▶ PAGE EXTRACT:
********************
Sure, I can always run dig or even dscacheutil manually to wipe my computer's
DNS cache, and I'm pointed over at OpenDNS and Google's DNS so I don't really
have to worry about DNS caching issues, but my customers aren't.

I can't say "Hey look, it works on my machine so you must have a lazy ISP,
your fault!" when they say "Hey it's been 6 hours and my website doesn't work
yet", the proper answer is simply that in most cases it takes up to 48 hours
to work.

------
sfjustin
I have been creating A records for subdomains lately, and found that the TTL
on the A record matters, but even more important for fast response time is the
minimum time to live (reverse cache) on the SOA record. Setting the A record
to a TTL of 1 hour and the minimum time to live on the SOA of 1 minute results
in almost instant record propagation. Not exactly sure what the SOA minimum
time to live even does though.

------
rachelbythebay
People who know how DNS really works don't need to know that it doesn't really
"propagate" in the conventional sense.

People who don't know how DNS works (and don't care) can be given it as a
useful abstraction. If you have worked in tech support with people who want
things to work and quite rightly don't want to know how the sausage is made,
this might be ideal.

With anything, it depends on the audience.
********************
[Spatial relation data]
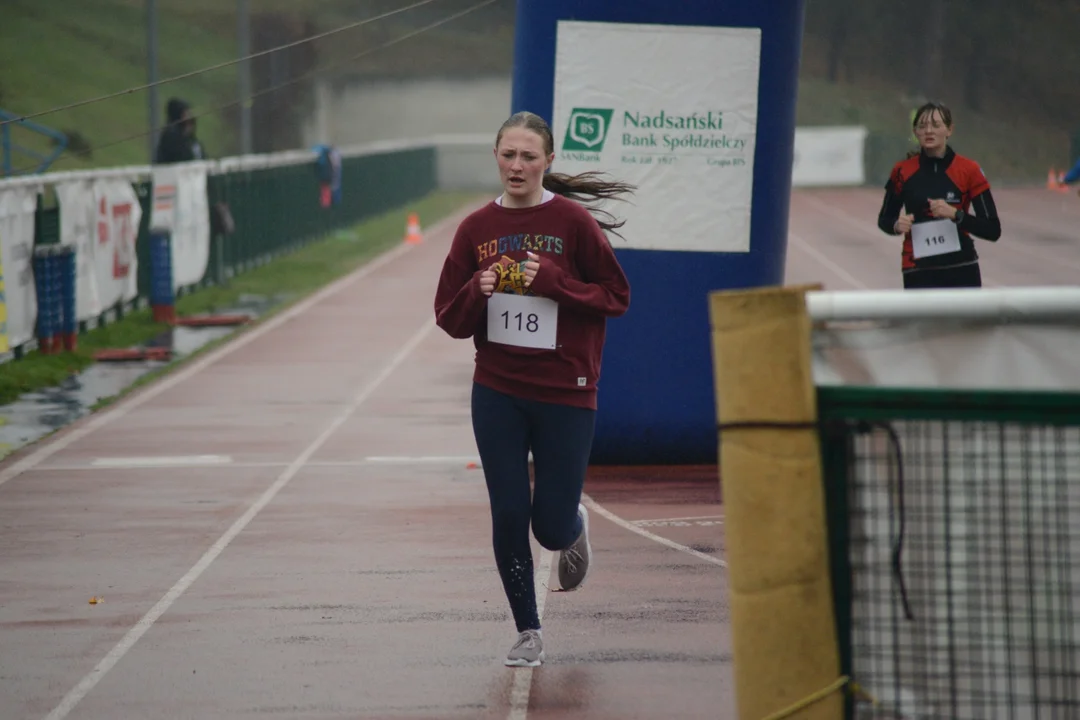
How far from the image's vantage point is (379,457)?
11.8 metres

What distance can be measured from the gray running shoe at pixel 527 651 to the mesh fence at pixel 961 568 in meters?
2.54

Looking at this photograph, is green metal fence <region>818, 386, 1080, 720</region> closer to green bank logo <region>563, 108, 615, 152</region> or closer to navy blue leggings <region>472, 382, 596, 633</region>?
navy blue leggings <region>472, 382, 596, 633</region>

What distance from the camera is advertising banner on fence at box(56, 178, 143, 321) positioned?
1805 cm

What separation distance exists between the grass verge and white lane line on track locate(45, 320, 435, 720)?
209 centimetres

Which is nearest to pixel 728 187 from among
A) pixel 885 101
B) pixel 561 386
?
pixel 561 386

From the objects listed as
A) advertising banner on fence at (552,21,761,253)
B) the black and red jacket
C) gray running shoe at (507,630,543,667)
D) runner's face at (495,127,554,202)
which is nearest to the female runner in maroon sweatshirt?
runner's face at (495,127,554,202)

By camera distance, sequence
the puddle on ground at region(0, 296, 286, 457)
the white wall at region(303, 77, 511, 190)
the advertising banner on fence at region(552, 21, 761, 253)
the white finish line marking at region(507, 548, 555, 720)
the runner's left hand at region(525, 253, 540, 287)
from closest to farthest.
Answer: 1. the white finish line marking at region(507, 548, 555, 720)
2. the runner's left hand at region(525, 253, 540, 287)
3. the advertising banner on fence at region(552, 21, 761, 253)
4. the puddle on ground at region(0, 296, 286, 457)
5. the white wall at region(303, 77, 511, 190)

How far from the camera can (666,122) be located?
10.9m

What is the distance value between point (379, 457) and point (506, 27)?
8406 centimetres

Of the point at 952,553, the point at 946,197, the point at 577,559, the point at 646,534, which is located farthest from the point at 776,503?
the point at 946,197

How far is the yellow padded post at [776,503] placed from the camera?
391 centimetres

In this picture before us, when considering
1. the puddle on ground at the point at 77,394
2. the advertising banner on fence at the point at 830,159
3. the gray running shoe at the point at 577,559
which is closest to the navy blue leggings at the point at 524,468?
Result: the gray running shoe at the point at 577,559

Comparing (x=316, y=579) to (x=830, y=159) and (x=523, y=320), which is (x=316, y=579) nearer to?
(x=523, y=320)

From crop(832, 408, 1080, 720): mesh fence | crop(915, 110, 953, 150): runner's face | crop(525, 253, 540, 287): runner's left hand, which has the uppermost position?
crop(915, 110, 953, 150): runner's face
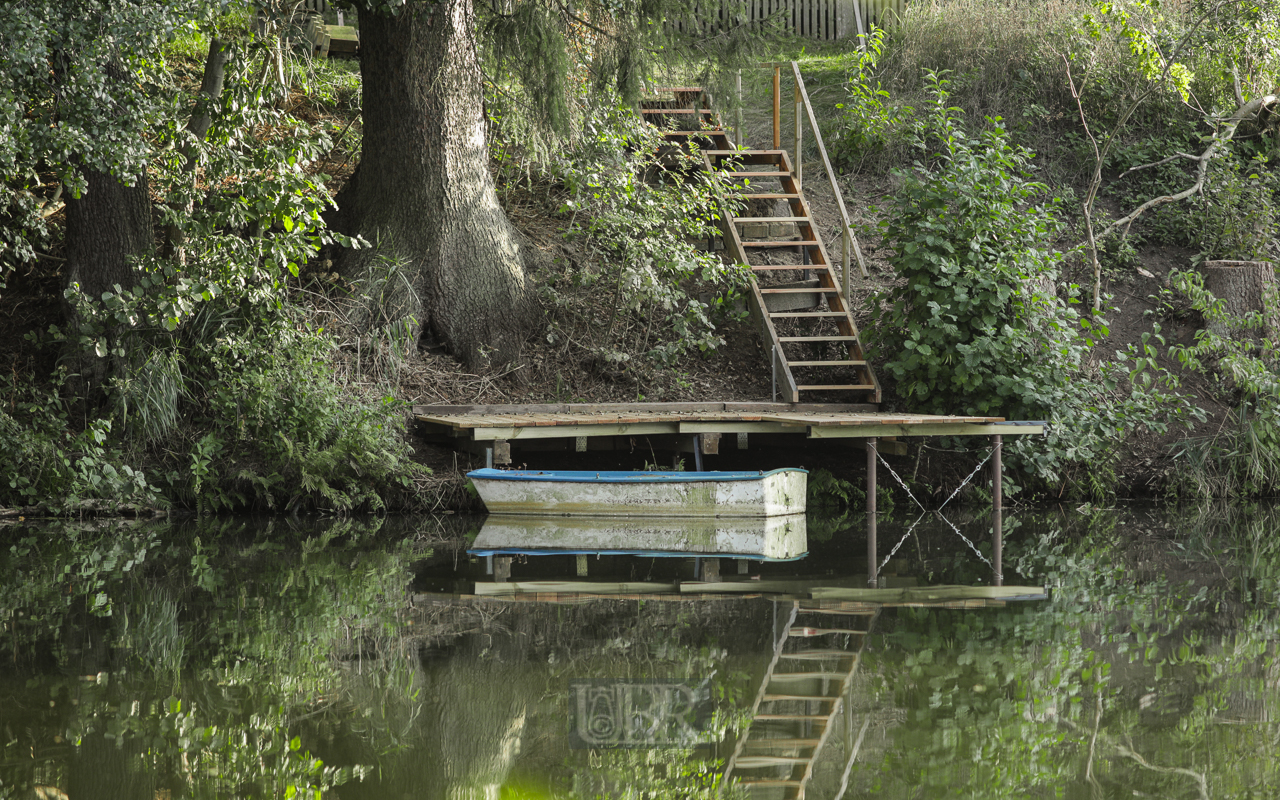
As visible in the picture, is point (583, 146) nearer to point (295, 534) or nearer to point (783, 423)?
point (783, 423)

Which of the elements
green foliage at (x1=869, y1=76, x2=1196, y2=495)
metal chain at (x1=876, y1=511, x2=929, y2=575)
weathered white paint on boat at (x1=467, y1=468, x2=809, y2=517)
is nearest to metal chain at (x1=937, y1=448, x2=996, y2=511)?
green foliage at (x1=869, y1=76, x2=1196, y2=495)

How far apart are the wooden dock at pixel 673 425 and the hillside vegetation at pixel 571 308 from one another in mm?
637

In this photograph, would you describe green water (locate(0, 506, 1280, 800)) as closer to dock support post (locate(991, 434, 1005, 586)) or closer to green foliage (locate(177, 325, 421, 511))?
dock support post (locate(991, 434, 1005, 586))

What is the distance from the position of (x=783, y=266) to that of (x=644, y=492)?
3700 millimetres

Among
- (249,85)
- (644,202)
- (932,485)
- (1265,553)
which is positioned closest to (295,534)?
(249,85)

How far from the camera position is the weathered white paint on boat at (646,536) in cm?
905

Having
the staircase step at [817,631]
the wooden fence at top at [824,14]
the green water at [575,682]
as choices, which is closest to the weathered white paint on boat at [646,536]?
the green water at [575,682]

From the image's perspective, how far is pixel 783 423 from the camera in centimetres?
1081

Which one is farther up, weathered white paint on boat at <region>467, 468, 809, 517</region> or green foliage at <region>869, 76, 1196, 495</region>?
green foliage at <region>869, 76, 1196, 495</region>

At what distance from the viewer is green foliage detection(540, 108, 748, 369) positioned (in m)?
12.7

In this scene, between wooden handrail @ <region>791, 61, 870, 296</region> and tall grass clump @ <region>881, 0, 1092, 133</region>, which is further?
tall grass clump @ <region>881, 0, 1092, 133</region>

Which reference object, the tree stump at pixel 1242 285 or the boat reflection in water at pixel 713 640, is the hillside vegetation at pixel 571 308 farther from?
the boat reflection in water at pixel 713 640

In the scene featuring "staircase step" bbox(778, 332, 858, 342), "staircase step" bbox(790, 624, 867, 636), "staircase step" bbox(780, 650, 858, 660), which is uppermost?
"staircase step" bbox(778, 332, 858, 342)

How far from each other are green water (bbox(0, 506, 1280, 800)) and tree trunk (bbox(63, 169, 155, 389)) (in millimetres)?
3313
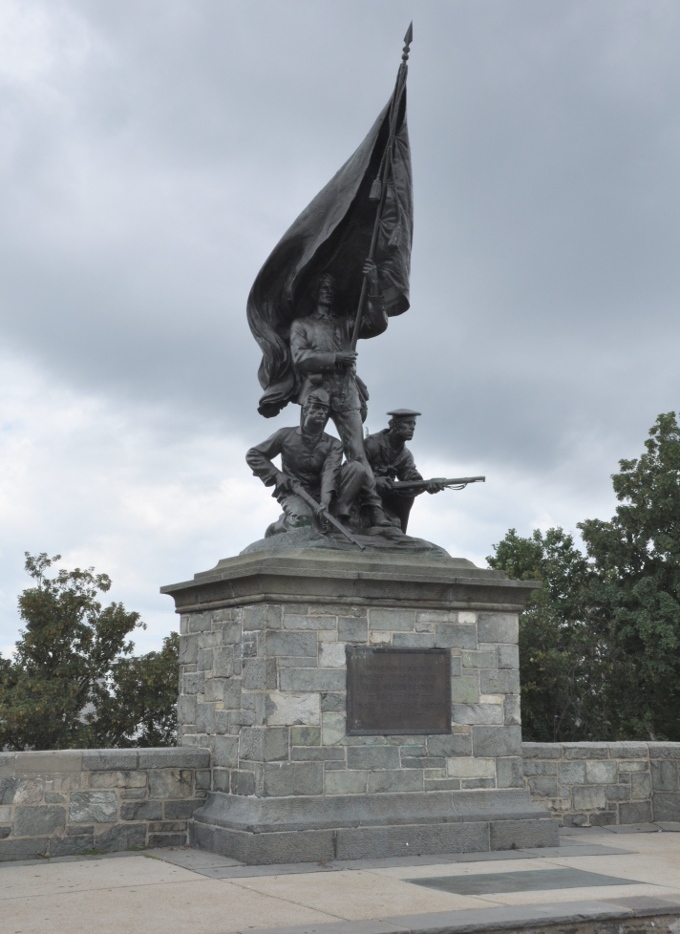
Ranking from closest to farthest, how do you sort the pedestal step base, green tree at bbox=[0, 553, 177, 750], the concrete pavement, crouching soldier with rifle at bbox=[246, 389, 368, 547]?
the concrete pavement → the pedestal step base → crouching soldier with rifle at bbox=[246, 389, 368, 547] → green tree at bbox=[0, 553, 177, 750]

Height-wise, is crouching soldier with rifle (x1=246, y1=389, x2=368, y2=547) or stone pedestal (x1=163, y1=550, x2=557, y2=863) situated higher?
crouching soldier with rifle (x1=246, y1=389, x2=368, y2=547)

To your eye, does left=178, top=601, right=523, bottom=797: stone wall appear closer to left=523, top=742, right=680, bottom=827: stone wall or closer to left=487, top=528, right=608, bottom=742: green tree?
left=523, top=742, right=680, bottom=827: stone wall

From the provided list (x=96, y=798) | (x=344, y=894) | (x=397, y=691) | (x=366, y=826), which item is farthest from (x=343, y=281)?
(x=344, y=894)

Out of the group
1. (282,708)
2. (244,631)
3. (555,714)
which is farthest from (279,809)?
(555,714)

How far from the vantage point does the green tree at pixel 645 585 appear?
2378cm

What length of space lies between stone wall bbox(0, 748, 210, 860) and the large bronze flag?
11.6 feet

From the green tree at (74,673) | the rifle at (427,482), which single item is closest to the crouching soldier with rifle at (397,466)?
the rifle at (427,482)

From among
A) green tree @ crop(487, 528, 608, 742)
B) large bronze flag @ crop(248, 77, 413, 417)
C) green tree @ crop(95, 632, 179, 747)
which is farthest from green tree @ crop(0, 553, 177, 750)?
large bronze flag @ crop(248, 77, 413, 417)

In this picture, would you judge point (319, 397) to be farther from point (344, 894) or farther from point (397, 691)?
point (344, 894)

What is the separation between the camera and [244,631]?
28.1ft

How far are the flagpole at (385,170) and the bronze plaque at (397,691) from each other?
9.79ft

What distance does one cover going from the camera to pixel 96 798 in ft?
27.3

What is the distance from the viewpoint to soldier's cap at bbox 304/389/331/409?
9.64m

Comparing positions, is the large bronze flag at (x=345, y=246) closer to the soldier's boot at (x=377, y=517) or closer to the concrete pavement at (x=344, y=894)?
the soldier's boot at (x=377, y=517)
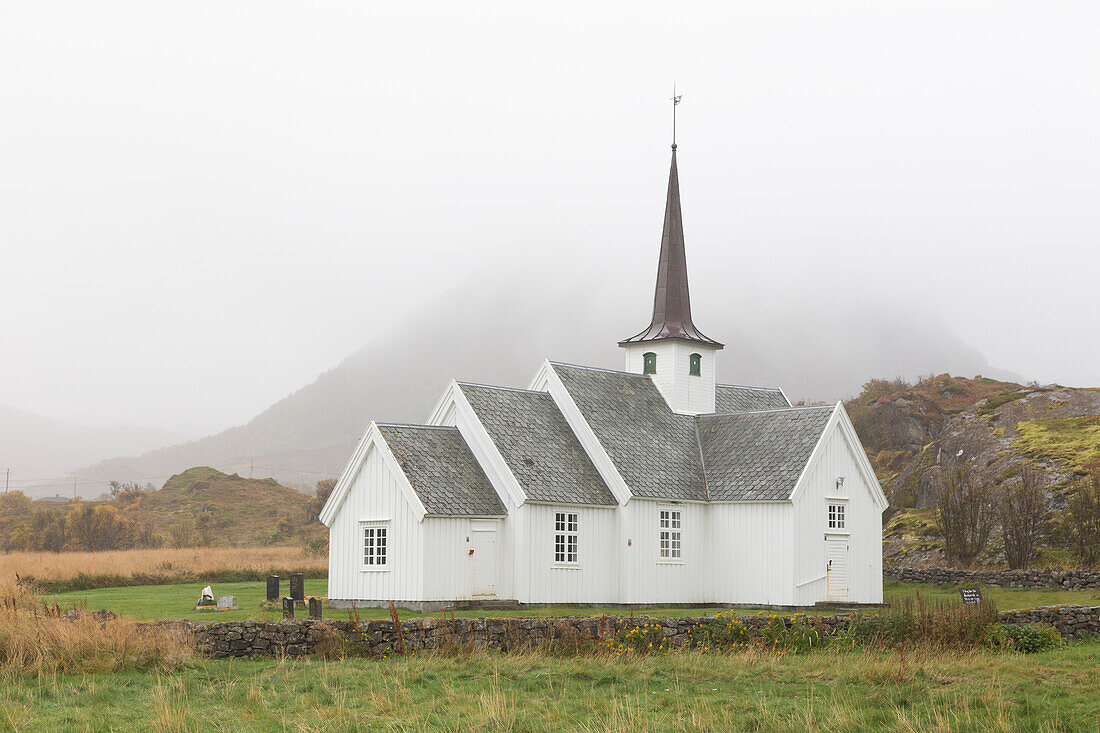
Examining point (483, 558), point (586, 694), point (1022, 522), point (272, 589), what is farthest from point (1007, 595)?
point (586, 694)

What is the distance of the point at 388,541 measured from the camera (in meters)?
29.0

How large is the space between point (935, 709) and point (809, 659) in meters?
5.13

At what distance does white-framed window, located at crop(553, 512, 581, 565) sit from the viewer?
99.0 ft

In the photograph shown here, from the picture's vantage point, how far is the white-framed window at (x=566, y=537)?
30.2m

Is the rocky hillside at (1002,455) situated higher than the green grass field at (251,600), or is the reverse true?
the rocky hillside at (1002,455)

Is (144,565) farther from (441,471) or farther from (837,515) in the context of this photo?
(837,515)

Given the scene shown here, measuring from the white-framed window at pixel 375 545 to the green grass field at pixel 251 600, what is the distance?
1541mm

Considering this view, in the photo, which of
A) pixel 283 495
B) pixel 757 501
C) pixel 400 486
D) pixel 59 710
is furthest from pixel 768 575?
pixel 283 495

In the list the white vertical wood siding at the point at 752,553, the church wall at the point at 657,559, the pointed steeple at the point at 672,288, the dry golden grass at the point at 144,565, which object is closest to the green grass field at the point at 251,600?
the church wall at the point at 657,559

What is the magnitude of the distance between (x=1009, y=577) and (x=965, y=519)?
16.6ft

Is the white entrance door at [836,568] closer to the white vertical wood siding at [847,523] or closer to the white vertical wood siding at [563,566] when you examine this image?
the white vertical wood siding at [847,523]

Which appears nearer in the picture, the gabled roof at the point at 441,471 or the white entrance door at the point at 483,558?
the gabled roof at the point at 441,471

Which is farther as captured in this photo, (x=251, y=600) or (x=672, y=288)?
(x=672, y=288)

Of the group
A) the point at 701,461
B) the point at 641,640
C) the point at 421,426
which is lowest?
the point at 641,640
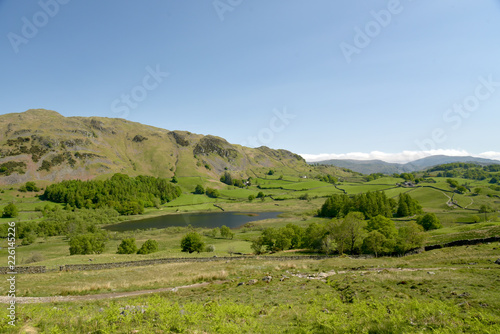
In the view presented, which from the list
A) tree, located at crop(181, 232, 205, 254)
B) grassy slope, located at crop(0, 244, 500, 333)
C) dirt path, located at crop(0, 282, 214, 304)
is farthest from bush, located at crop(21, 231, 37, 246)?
dirt path, located at crop(0, 282, 214, 304)

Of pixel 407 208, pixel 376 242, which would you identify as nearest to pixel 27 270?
pixel 376 242

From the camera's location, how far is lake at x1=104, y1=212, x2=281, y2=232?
127875mm

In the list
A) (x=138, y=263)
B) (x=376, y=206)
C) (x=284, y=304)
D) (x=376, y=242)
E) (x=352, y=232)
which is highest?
(x=284, y=304)

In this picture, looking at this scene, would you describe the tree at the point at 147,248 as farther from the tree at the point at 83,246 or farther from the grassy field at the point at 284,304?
the grassy field at the point at 284,304

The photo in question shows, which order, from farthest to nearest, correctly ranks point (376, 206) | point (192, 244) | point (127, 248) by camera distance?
point (376, 206), point (127, 248), point (192, 244)

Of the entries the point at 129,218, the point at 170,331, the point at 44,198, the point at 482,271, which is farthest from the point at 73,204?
the point at 482,271

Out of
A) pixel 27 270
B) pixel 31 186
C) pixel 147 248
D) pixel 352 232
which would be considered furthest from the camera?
pixel 31 186

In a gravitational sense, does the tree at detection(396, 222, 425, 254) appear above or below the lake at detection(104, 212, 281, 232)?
above

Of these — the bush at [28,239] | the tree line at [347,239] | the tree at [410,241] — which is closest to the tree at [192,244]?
the tree line at [347,239]

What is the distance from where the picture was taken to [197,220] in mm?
142625

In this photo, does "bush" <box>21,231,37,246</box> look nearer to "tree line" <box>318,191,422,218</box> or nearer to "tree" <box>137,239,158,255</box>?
"tree" <box>137,239,158,255</box>

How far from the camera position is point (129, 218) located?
148m

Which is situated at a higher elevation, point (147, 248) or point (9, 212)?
point (9, 212)

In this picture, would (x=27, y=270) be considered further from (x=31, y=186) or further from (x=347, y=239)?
(x=31, y=186)
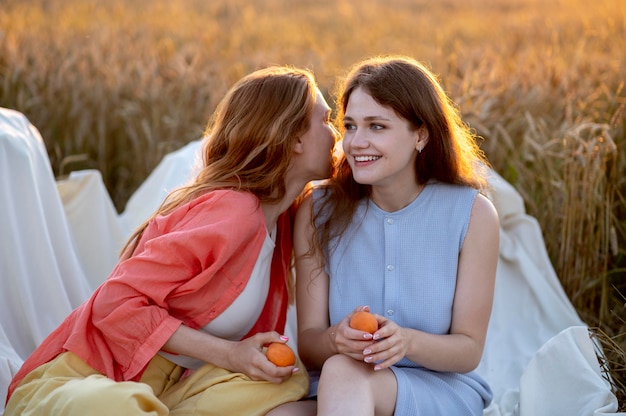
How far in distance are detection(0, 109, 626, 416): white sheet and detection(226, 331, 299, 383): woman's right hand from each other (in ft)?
2.75

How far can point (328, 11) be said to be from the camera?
40.6 ft

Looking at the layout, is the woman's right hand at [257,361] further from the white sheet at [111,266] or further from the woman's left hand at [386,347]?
the white sheet at [111,266]

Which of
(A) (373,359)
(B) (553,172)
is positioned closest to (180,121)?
(B) (553,172)

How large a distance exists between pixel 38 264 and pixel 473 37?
19.5 ft

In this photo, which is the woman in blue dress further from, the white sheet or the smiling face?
the white sheet

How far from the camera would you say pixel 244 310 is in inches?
96.3

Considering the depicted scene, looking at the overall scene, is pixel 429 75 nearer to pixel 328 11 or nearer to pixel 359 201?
pixel 359 201

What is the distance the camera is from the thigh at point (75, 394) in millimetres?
2025

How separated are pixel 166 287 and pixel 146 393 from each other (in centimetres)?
33

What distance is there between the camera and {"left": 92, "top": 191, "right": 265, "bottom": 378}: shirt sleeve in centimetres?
229

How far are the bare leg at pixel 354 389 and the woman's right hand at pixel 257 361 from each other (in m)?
0.11

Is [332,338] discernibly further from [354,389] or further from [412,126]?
[412,126]

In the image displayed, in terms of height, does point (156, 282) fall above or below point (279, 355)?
above

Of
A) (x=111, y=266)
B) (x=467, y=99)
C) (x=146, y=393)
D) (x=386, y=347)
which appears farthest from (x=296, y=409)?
(x=467, y=99)
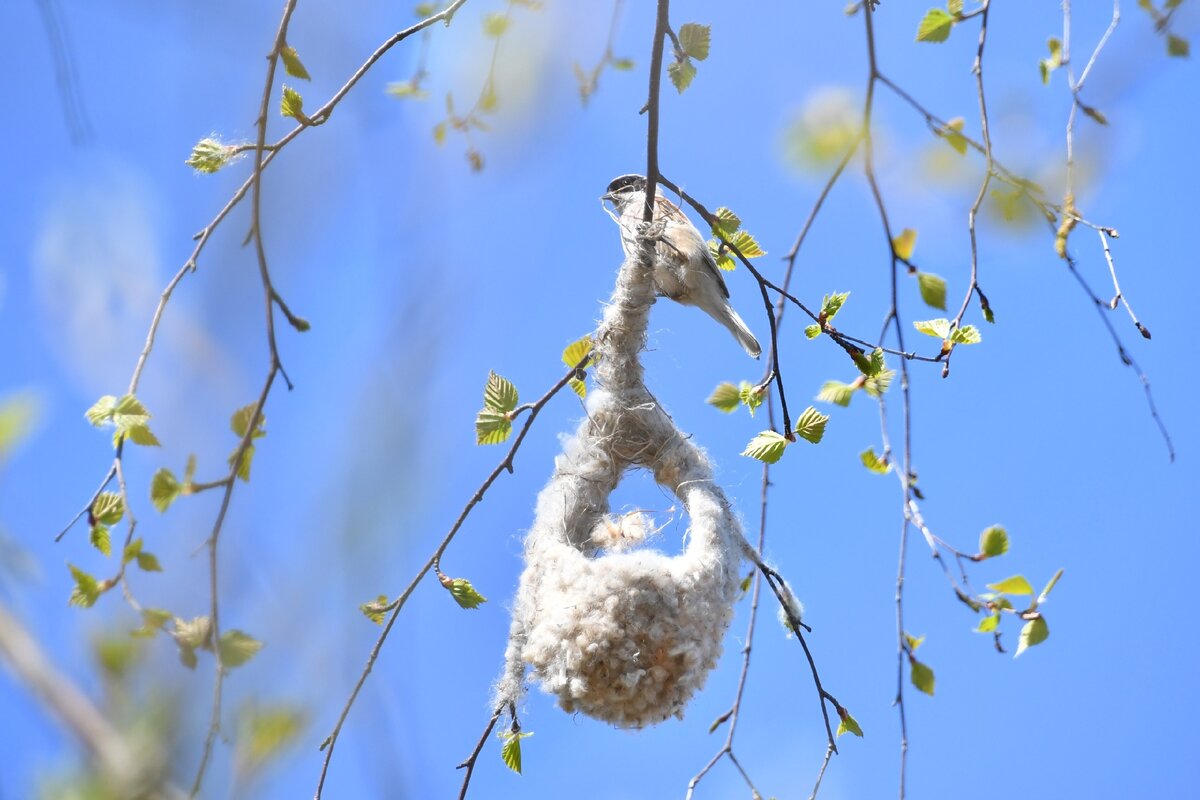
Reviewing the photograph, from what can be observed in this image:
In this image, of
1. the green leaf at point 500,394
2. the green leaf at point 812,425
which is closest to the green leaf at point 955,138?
the green leaf at point 812,425

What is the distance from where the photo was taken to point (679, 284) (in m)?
1.88

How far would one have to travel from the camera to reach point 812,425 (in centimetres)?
141

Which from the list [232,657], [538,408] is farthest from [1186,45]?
[232,657]

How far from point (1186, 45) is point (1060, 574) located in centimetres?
82

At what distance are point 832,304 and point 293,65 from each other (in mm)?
783

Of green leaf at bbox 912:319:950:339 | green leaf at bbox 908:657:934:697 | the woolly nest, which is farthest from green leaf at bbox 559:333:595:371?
green leaf at bbox 908:657:934:697

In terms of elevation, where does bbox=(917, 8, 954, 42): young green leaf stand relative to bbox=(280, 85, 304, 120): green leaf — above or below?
above

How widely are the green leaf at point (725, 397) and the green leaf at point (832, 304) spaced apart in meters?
0.24

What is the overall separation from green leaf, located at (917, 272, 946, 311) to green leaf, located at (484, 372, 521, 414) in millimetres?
607

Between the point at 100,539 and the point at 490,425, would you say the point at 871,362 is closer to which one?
the point at 490,425

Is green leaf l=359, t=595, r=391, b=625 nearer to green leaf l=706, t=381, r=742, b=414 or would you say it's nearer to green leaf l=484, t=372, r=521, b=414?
green leaf l=484, t=372, r=521, b=414

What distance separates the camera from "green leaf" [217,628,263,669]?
0.51m

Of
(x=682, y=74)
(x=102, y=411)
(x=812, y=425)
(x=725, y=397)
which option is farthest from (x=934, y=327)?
(x=102, y=411)

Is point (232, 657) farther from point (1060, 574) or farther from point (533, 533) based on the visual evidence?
********************
▶ EXERCISE TASK: Continue the forum thread on DNS propagation from its final line.

▶ WRITTEN ANSWER:
------
colmmacc
It depends a lot on the prior state of the domain. If it was assigned at all,
or is being transfered, then is prudent to wait out the TTL of the NS record-
set on the parent zone. Here's how it works.

When a resolver tries to lookup the IP for my website -
www.notesfromthesound.com - it probably has the name-server set for "com"
cached, it knows those servers, so I'll skip that step for now, but the same
principle applies at that level.

So, the resolver queries a com server, and gets a referal;

    
    
      cuan% dig www.notesfromthesound.com @i.gtld-servers.net.
    
      ; <<>> DiG 9.6-ESV-R4-P3 <<>> www.notesfromthesound.com @i.gtld-servers.net.
      ;; global options: +cmd
      ;; Got answer:
      ;; ->>HEADER<<- opcode: QUERY, status: NOERROR, id: 25366
      ;; flags: qr rd; QUERY: 1, ANSWER: 0, AUTHORITY: 4, ADDITIONAL: 2
      ;; WARNING: recursion requested but not available
    
      ;; QUESTION SECTION:
      ;www.notesfromthesound.com.	IN	A
    
      ;; AUTHORITY SECTION:
      notesfromthesound.com.	172800	IN	NS	ns-593.awsdns-10.net.
      notesfromthesound.com.	172800	IN	NS	ns-431.awsdns-53.com.
      notesfromthesound.com.	172800	IN	NS	ns-1199.awsdns-21.org.
      notesfromthesound.com.	172800	IN	NS	ns-1820.awsdns-35.co.uk.
    
      ;; ADDITIONAL SECTION:
      ns-593.awsdns-10.net.	172800	IN	A	205.251.194.81
      ns-431.awsdns-53.com.	172800	IN	A	205.251.193.175
    
    

Note the TTL on the NS record set; _2 days_ . This is the TTL for the rrset in
the parent zone. That TTL means "Feel free send queries for names within the
notesfromthesound.com zone to these nameservers for up to two days".

Now, when I query the authoritative nameservers for the child zone, I might
get a different TTL value for the same rrset;

    
    
      cuan% dig www.notesfromthesound.com @ns-593.awsdns-10.net.
    
      ; <<>> DiG 9.6-ESV-R4-P3 <<>> www.notesfromthesound.com @ns-593.awsdns-10.net.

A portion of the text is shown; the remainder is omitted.